Neben dem kompromißfähigen Scholz, dem gelernten Technokraten, bricht der Polemiker jedoch immer mal wieder auf wenig hanseatische Art aus dem SPD-Politiker heraus. Und anders als Vorgänger Müntefering ist ihm jene knorrige Art, die den Vorgänger auch in Augenblicken des Zorns noch sympathisch erscheinen ließ, nicht gegeben. In einer nach den Rangeleien der vergangenen Wochen ohnehin angezählten Koalition kann dies zu unabsehbaren Reaktionen beim Partner führen – insbesondere, wenn der ohnedies schon auf der Suche nach einem günstigen Ausstiegsszenario sein sollte. Die Union könnte einen Scholz dem deutschen Publikum allemal glaubwürdiger als destruktiven Buhmann der Koalition präsentieren als einen Müntefering. Die Strategen von CDU und CSU wissen das.

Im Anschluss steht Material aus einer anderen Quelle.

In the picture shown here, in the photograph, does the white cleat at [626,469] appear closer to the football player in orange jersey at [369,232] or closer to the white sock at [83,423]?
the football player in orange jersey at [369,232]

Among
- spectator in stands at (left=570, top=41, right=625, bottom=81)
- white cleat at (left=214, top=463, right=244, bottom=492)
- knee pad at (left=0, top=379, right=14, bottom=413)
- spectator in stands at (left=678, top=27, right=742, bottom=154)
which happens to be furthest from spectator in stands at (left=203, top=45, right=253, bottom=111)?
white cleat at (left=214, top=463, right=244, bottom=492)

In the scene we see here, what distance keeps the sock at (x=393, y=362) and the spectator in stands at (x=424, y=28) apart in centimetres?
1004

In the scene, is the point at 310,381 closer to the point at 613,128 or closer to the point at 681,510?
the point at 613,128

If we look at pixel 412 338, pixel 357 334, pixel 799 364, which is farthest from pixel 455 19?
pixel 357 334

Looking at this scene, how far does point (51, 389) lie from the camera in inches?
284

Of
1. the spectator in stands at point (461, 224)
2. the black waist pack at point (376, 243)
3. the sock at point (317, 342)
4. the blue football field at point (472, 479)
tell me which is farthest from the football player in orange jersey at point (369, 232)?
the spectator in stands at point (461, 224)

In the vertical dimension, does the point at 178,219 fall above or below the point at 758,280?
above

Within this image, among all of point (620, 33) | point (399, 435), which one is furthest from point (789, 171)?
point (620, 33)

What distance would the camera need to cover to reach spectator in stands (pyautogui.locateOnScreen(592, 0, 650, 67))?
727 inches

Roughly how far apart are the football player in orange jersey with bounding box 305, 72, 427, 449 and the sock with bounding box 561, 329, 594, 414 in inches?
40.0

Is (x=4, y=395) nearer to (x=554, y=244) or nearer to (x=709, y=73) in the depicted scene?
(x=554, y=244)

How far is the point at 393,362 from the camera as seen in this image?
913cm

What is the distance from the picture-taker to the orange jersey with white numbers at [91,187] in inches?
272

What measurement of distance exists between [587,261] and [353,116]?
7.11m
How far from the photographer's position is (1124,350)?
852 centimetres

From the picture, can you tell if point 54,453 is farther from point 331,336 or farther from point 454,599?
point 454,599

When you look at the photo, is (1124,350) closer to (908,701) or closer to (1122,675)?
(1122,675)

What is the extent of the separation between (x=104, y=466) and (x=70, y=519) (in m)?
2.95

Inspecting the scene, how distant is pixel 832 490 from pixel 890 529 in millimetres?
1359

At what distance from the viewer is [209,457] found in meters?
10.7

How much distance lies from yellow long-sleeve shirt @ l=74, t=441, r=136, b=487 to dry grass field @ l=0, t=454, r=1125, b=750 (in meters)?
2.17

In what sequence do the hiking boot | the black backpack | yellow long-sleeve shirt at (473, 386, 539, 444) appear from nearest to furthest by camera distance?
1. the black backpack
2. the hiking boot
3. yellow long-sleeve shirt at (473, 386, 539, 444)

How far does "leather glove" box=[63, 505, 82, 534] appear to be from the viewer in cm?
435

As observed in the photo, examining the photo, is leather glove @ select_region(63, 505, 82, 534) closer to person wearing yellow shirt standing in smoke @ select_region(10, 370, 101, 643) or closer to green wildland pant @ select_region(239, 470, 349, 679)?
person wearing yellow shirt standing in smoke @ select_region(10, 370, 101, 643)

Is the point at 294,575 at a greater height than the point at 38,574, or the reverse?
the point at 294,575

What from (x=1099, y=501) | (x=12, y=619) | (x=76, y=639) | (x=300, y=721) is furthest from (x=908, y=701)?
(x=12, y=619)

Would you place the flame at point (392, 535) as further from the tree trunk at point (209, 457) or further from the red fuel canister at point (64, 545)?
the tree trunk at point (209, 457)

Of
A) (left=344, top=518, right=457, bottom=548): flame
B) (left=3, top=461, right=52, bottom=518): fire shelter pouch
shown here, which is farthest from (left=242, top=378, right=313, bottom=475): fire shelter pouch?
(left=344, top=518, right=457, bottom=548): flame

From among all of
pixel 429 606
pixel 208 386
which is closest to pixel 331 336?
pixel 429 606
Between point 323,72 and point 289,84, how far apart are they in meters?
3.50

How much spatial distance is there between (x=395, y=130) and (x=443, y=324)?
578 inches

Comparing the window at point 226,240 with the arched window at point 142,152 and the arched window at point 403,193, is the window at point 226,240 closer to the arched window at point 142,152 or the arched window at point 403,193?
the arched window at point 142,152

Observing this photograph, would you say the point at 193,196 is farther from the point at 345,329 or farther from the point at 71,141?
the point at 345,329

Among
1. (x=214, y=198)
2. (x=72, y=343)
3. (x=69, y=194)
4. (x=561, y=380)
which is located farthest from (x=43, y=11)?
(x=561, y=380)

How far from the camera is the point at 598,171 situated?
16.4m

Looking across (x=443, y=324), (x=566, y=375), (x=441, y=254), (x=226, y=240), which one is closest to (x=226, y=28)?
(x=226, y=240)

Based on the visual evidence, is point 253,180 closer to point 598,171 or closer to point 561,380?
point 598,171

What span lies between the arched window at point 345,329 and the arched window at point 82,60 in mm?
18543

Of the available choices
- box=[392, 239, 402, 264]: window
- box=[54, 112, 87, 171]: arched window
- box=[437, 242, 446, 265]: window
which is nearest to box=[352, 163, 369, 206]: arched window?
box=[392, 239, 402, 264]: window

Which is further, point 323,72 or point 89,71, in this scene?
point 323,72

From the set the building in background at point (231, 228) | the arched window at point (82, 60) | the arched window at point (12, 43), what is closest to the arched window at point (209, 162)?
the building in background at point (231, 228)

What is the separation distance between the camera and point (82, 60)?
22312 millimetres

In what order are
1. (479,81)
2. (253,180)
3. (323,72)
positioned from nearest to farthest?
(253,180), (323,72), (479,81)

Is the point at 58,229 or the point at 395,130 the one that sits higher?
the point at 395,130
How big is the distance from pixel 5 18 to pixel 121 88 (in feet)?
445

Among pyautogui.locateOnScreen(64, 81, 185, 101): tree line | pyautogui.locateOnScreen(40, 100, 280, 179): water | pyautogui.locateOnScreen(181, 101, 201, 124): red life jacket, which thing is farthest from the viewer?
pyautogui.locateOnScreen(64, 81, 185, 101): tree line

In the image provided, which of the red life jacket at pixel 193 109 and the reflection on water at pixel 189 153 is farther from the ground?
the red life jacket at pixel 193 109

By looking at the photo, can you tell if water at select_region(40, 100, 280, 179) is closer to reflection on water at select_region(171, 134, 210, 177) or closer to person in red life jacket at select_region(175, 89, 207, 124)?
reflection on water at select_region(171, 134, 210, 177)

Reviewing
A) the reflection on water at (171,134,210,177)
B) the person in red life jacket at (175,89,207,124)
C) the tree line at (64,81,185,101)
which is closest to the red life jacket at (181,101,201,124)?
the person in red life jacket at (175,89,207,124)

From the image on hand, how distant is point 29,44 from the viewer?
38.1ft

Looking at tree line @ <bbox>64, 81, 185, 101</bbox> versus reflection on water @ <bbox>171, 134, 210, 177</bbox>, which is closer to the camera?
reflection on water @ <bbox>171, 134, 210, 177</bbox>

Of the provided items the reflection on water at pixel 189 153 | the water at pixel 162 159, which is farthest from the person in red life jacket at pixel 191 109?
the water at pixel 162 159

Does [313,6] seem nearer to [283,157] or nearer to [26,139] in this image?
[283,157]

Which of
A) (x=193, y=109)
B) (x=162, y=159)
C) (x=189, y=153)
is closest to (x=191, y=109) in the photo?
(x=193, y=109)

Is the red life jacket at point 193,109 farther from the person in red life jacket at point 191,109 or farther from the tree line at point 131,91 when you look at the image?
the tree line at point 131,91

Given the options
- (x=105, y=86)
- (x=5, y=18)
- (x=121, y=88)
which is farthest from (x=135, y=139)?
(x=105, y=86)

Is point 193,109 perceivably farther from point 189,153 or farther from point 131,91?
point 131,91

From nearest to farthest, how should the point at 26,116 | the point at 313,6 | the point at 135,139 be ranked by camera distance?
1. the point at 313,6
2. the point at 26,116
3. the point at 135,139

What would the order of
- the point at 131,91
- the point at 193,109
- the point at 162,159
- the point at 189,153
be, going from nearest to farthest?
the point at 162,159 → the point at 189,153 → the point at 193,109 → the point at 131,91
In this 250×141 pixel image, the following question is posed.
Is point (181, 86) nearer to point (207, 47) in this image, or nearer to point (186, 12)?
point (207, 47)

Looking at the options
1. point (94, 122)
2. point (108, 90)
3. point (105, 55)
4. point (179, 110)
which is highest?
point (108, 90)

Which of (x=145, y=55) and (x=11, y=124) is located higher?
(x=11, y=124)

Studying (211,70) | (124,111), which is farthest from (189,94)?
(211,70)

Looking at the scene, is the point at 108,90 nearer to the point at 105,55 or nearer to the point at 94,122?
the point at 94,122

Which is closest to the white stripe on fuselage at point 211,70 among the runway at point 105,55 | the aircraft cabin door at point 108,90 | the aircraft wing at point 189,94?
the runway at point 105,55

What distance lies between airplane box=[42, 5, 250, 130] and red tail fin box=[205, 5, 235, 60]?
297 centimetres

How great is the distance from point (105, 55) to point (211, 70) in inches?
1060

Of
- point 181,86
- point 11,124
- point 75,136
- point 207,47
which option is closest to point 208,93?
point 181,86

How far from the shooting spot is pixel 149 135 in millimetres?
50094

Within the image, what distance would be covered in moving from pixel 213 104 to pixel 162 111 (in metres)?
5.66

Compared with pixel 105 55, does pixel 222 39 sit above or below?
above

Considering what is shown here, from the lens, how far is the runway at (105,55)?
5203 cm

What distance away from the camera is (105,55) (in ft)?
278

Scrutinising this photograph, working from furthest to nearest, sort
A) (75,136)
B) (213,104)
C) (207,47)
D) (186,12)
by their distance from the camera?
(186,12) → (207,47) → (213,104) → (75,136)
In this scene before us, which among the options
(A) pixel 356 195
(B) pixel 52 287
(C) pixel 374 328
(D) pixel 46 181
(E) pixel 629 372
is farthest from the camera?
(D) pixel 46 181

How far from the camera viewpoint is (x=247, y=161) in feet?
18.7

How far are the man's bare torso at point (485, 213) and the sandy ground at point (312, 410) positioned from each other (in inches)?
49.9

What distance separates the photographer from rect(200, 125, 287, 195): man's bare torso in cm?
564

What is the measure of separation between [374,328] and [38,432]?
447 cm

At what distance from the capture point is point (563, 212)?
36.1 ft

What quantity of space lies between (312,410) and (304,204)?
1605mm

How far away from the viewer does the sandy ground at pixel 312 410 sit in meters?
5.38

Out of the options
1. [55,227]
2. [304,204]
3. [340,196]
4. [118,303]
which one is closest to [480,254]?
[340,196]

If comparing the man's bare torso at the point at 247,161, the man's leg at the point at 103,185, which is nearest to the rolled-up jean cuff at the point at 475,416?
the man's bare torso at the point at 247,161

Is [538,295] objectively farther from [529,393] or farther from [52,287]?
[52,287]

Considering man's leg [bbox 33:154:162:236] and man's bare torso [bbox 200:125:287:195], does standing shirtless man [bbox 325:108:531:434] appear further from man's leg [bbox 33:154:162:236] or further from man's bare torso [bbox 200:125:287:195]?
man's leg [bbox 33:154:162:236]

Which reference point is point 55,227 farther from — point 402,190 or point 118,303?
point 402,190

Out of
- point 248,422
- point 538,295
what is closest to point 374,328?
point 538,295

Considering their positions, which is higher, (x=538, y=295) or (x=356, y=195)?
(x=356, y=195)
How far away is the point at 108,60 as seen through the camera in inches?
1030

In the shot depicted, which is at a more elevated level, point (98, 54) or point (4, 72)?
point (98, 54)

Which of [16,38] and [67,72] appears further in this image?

Offen bleibt, welche Rolle Franz Müntefering künftig zu spielen gedenkt. Gleich nach seinem Abschied aus dem Amt stellte er klar: „Ich bleibe in der Politik“, und er bestand darauf, daß ihn weder Amtsmüdigkeit noch Enttäuschung über seine Partei zum Rücktritt bewegt hätten, sondern allein die Krankheit seiner Frau. Der Ex-Minister wird nun Zeit haben, in Interviews und Reden seinen Standpunkt aus dem Hintergrund in die Medien zu bringen. Welcher das ist, ließ er im Gespräch mit dem „Spiegel“ durchblicken: Schon bei Kohl habe es zu wenig Reformeifer gegeben, und auch die Schröder-Regierung habe es in ihrer ersten Legislatur von 1998 bis 2002 „zu locker genommen“. Für Müntefering gibt es zur „Agenda 2010“ aus dem Jahre 2003 keine Alternative. Ein Herunterschalten beim Reformtempo, wie es Nachfolger Scholz als Linie ausgegeben hat, verträgt sich mit dieser unveränderten Position nicht. Man darf gespannt sein, was Müntefering  zur Politik seines Nachfolgers in den kommenden Monaten verlautbaren läßt.

Foto: An Becks Seite: Olaf Scholz (r.) soll nun den „demokratischen Sozialismus“ der SPD durchsetzen, während Müntefering (l.) sich um seine Frau kümmert.